Tugas Tertulis 1: Tampilkan semua baris yang memuat kata "photograph".

Oleh Denny MR
Kompleks Galeri Nasional Indonesia di jalan Medan Merdeka Timur No 14, Jakarta Pusat, yang kesehariannya tenang dan anggun, hari-hari ini terlihat semarak.
Pada Sabtu, 17 Februari, Pameran Retrospekstif God Bless 50 Tahun, berlangsung hingga 1 Maret 2024, resmi dibuka untuk umum. Pengunjung dapat melihat langsung berbagai barang berharga milik grup musik rock tersebut mulai mixer, piano klasik dan moog yang pernah digunakan oleh oleh almarhum Yockie Suryo Prayogo dan Abadi Soesman, bas Donny Fattah, gitar Ian Antono, drum Fajar Satritama, kostum, diskrografi dalam bentuk kaset, compact disc, pringan hitam hingga kliping pemberitaan berbagai media cetak sejak penerbitan di paruh ’70-an. Sebelumnya varian tersebut tidak pernah bisa diakses oleh publik.
Semua artefak diseleksi secara ketat oleh Karisa Rahmaputri, S Sn, M. Sc, alumnus University of Glasgow Museum Studies (2016).
“Pameran ini bersifat retrospektif, bukan sekadar bicara tentang musik. Setiap band harus memenuhi beberapa kriteria untuk dapat tampil di tempat sekelas Galeri Nasional Indonesia,” ungkap perempuan yang pernah mengunjungi museum The Beatles dan The Rolling Stones tersebut.

Tugas Tertulis 2:
Jawab pertanyaan berikut dari teks tentang pameran God Bless di atas.
(a) Sampai tanggal berapa pameran itu berlangsung?
(b) Siapa yang menyeleksi semua artefak yang dipamerkan?
(c) Di alamat mana Kompleks Galeri Nasional Indonesia berada?

Daftar Baris:
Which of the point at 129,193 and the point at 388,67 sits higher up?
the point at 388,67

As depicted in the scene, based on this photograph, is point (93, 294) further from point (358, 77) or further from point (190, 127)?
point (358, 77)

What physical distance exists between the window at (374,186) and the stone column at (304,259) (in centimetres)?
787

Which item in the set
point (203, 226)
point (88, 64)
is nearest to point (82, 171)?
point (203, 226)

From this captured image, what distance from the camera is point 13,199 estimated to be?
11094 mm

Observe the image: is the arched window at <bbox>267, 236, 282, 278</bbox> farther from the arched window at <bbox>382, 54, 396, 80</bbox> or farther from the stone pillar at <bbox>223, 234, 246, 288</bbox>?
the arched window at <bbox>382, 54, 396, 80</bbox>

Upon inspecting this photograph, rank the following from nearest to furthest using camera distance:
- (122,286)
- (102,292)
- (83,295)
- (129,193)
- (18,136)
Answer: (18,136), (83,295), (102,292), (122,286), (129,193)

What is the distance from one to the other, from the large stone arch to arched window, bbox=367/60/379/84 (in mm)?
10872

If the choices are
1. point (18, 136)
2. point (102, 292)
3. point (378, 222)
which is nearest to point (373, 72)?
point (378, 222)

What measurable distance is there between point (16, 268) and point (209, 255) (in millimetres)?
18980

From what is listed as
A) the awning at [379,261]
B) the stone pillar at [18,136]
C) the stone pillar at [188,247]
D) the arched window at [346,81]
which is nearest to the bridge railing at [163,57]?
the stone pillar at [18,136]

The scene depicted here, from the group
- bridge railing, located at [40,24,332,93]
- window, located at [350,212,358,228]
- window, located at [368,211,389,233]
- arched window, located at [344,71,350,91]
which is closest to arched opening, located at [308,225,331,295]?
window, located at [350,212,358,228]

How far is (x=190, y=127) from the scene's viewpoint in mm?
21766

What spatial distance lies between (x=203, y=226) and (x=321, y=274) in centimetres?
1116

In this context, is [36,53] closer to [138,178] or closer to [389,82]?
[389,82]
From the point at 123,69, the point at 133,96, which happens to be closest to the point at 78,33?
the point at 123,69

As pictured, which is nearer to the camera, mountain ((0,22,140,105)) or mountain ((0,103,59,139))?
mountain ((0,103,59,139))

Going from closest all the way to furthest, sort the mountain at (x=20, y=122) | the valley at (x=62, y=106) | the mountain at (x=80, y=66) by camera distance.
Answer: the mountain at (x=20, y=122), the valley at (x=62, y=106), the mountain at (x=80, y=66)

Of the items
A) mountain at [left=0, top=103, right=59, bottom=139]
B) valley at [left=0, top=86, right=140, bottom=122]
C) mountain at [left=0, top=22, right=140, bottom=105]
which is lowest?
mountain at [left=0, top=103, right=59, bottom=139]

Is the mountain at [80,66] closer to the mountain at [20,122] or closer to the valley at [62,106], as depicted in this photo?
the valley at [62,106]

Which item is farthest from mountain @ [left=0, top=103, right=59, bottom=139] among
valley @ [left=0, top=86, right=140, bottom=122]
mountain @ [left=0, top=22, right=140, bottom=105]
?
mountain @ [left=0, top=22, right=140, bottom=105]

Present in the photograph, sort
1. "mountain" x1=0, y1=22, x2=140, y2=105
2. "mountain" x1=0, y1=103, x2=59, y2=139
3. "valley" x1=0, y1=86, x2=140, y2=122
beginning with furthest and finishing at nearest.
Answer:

Hasil 1:
As depicted in the scene, based on this photograph, is point (93, 294) further from point (358, 77) or further from point (190, 127)?
Upon inspecting this photograph, rank the following from nearest to furthest using camera distance:
Present in the photograph, sort

Hasil 2:
(a) 1 Maret 2024
(b) Karisa Rahmaputri, S Sn, M. Sc
(c) Jalan Medan Merdeka Timur No 14, Jakarta Pusat